## [Exercise]
Copy the data below exactly. Any pictures in it should be omitted.

## [Data shown]

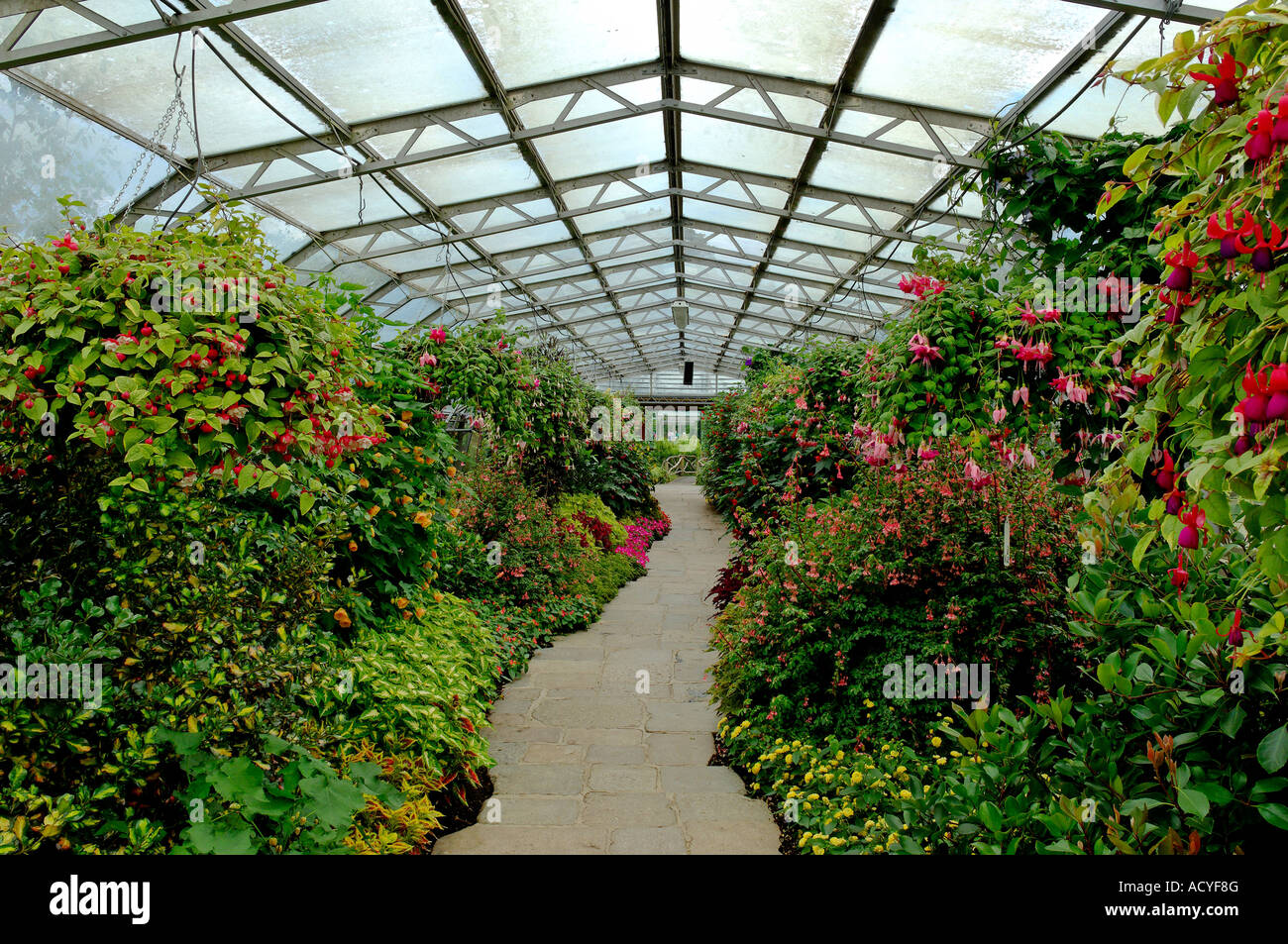 duthie park winter gardens aberdeen stock photo royalty free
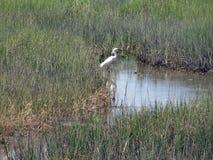 Stor vit ägretthäger i träsk Royaltyfri Foto
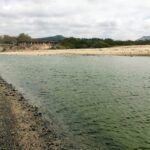 san mateo creek april 2019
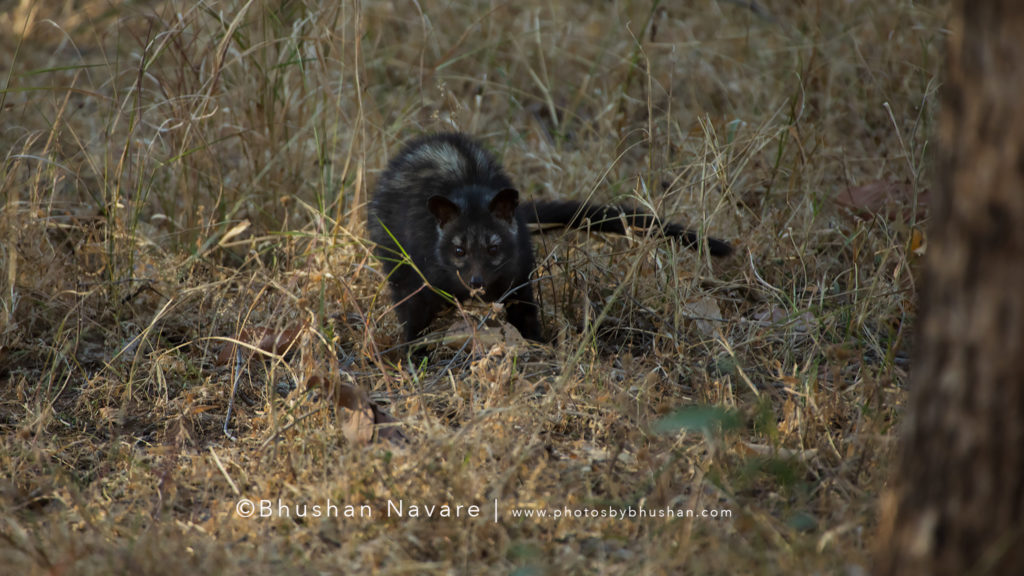 Asian Palm Civet in broad daylight @Pench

## [Solution below]
 duthie park winter gardens aberdeen stock photo royalty free
 Stor vit ägretthäger i träsk Royaltyfri Foto
 san mateo creek april 2019
 Asian Palm Civet in broad daylight @Pench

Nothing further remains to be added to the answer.